● Work task 1
In the passage on uterine polyps and adenomyosis, which medication is linked to more frequent uterine polyps?
● Work task 2
Condense the paragraph beginning "Uterine, or endometrial polyps" in the passage on uterine polyps and adenomyosis into a single shorter sentence that keeps its main facts.
● Work task 3
From the passage on uterine polyps and adenomyosis, extract the text word for word, beginning at the words "With uterine polyps, bleeding" and stopping after "A for adenomyosis.".
(Extract to read begins)
So let’s go through the structural causes - P for polyps first.
Uterine, or endometrial polyps, are growths of endometrial glands and stroma that protrude into the uterine cavity - and they’re usually benign. They are more frequent in females who are on tamoxifen therapy, a medication sometimes given for breast cancer.
With uterine polyps, bleeding is usually light, sometimes referred to as spotting, and it’s commonly intermenstrual - or in between periods.
A transvaginal ultrasound can help identify the polyp, and then a hysteroscopy can be done to remove it.
With a hysteroscopy, a tiny telescope is passed through the cervix and into the uterus, to visualize the uterine cavity and remove the polyp.
Afterwards, a histologic examination of the polyp can confirm that the polyp is benign.
Next up, there’s A for adenomyosis.
Adenomyosis is a specific form of endometriosis, in which endometrial tissue develops ectopically in the myometrium - or the muscular layer of the uterus.
(Extract to read ends)
(Exercise data begins)
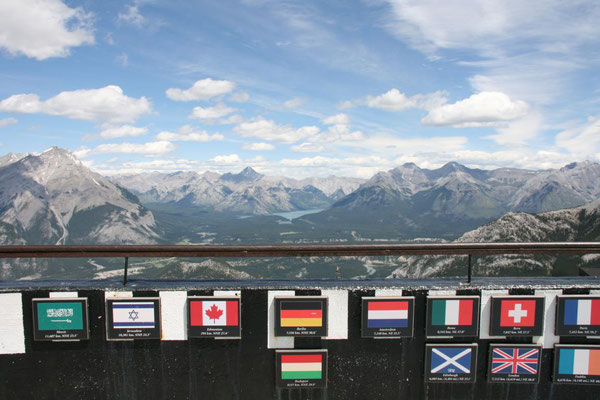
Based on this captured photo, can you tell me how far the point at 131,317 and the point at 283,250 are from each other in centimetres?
214

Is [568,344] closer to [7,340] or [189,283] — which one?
[189,283]

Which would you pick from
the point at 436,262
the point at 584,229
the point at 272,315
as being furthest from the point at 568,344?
the point at 584,229

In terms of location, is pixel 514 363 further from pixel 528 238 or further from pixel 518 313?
pixel 528 238

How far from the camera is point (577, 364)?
5.26 meters

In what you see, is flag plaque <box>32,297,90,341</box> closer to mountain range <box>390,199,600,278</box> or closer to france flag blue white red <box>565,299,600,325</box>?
france flag blue white red <box>565,299,600,325</box>

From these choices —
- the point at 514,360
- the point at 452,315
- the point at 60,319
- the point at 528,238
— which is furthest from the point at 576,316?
the point at 528,238

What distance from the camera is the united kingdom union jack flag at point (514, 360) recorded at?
17.4 ft

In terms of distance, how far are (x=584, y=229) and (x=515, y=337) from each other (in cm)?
20329

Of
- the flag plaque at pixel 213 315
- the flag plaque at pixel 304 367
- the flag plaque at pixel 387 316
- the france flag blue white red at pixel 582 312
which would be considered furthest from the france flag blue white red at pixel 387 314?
the france flag blue white red at pixel 582 312

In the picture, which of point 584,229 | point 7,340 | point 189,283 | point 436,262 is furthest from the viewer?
point 584,229

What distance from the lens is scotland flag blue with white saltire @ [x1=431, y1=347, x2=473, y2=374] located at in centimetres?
530

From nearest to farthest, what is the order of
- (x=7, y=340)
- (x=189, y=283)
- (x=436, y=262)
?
(x=7, y=340) → (x=189, y=283) → (x=436, y=262)

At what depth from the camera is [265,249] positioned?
5.25 metres

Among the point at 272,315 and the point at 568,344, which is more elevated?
the point at 272,315
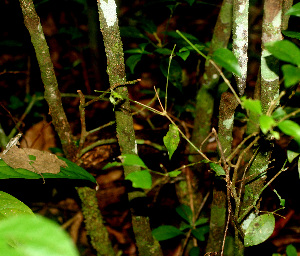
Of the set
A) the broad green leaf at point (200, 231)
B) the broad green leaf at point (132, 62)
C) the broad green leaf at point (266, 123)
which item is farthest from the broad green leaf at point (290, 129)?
(Exercise data ends)
● Solution 1
Tamoxifen, a medication sometimes given for breast cancer.

● Solution 2
Uterine (endometrial) polyps are usually benign growths of endometrial glands and stroma that protrude into the uterine cavity, and they occur more often in females on tamoxifen, a medication sometimes given for breast cancer.

● Solution 3
With uterine polyps, bleeding is usually light, sometimes referred to as spotting, and it’s commonly intermenstrual - or in between periods.
A transvaginal ultrasound can help identify the polyp, and then a hysteroscopy can be done to remove it.
With a hysteroscopy, a tiny telescope is passed through the cervix and into the uterus, to visualize the uterine cavity and remove the polyp.
Afterwards, a histologic examination of the polyp can confirm that the polyp is benign.
Next up, there’s A for adenomyosis.